Pol Pot

05.07.2016 |

Episode #10 of the course Deadliest dictators in history

 

“Pol Pot” was the pseudonym for a man born Saloth Sar (1925–1998). As prime minister of Cambodia and leader of the Communist Party of Kampuchea (or “CPK”), Pol Pot caused the deaths of nearly half of Cambodia’s people in four short years with his policies and totalitarian rule. The reign of terror in Cambodia that is sometimes simply referred to as “Pol Pot Time” reduced the national population from about 8 million people to about 5 million.

When Pol Pot was born in 1925, Cambodia was a French colony, part of French Indo-China. The Cambodian province was ruled over by a Khmer king who was supposed to be a puppet of the French government. During World War II, the Japanese threatened to invade Cambodia, and the French rule of the country was weak. Under Japanese pressure, the 19-year-old Cambodian king Norodom Sihanouk declared Cambodian independence in 1945, and fighting erupted as France did not want to let go of its colony. An agreement was not struck until 1953.

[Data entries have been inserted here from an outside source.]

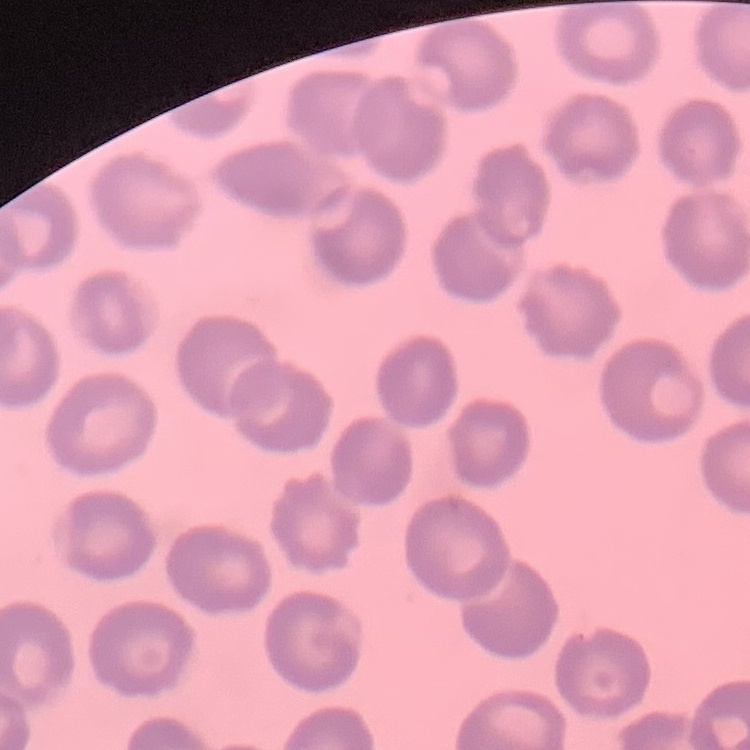

Summary:
  - Erythrocyte morphology: no rouleaux formation
  - Preparation: thin blood smear
  - Image type: square crop of a larger photomicrograph
  - Stain: Field's or Giemsa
State which parasite is depicted.
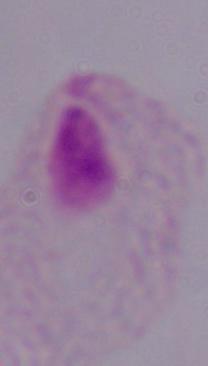

This is a trichomonad.

magnification = 1000x
modality = photomicrograph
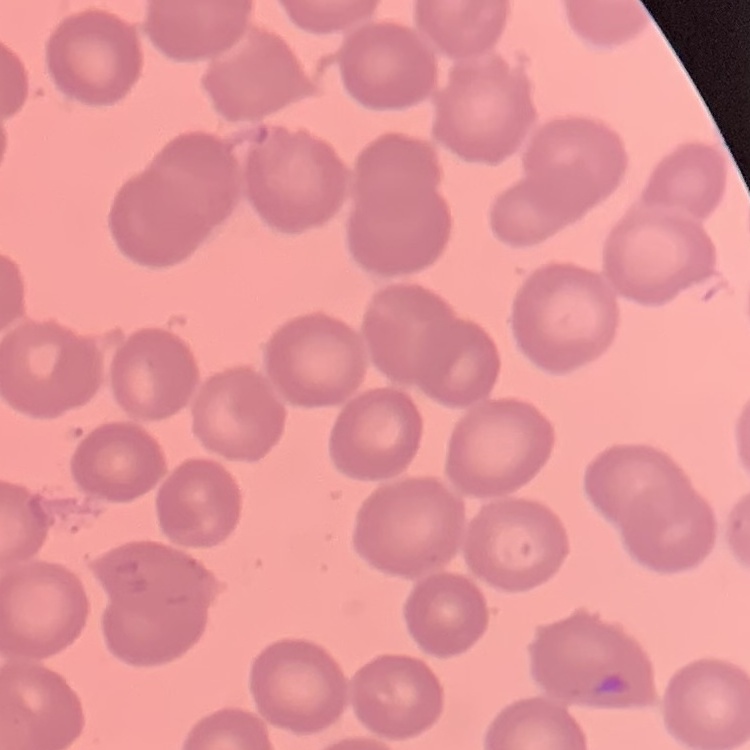

erythrocyte_morphology: no rouleaux formation
stain: Field's or Giemsa
preparation: thin blood film
image_type: square crop of a larger photomicrograph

Nicolae Ceaușescu with Pol Pot Credit: http://fototeca.iiccr.ro/picdetails.php?picid=45014X1X4

Nicolae Ceaușescu with Pol Pot
Credit: http://fototeca.iiccr.ro/picdetails.php?picid=45014X1X4

During the 1950s, King Sihanouk tried to keep Cambodia neutral in international politics, and in the 1960s he was contending with two problems: the escalating situation in neighboring Vietnam and a growing Communist party in Cambodia itself. This Communist party was led by Parisian-educated intellectuals and gifted leaders, including Pol Pot, and proved to be a source for popular uprisings in Cambodia. To make matters worse, North Vietnamese troops established bases in Cambodian territory, eventually dragging Cambodia into the conflict between North and South Vietnam.

In 1970, the king visited China and was overthrown. The new government abolished the monarchy and quickly deported all Vietnamese communists living in Cambodia. Struggles to entrench the new Communist government continued for five years until the CPK was able to gain full power over the government.

Pol Pot called himself “Brother Number One” in the new Communist government, though he was effectively the prime minister. He wanted to strengthen Cambodia with a regime of self-sufficiency and nationalistic pride. Therefore, he refused international trade or commerce and set about making Cambodia self-sustaining. Pol Pot restructured Cambodian society to focus on agriculture and abandoned industrial efforts. He directed the army to increase border tensions and fighting in territories near Vietnam.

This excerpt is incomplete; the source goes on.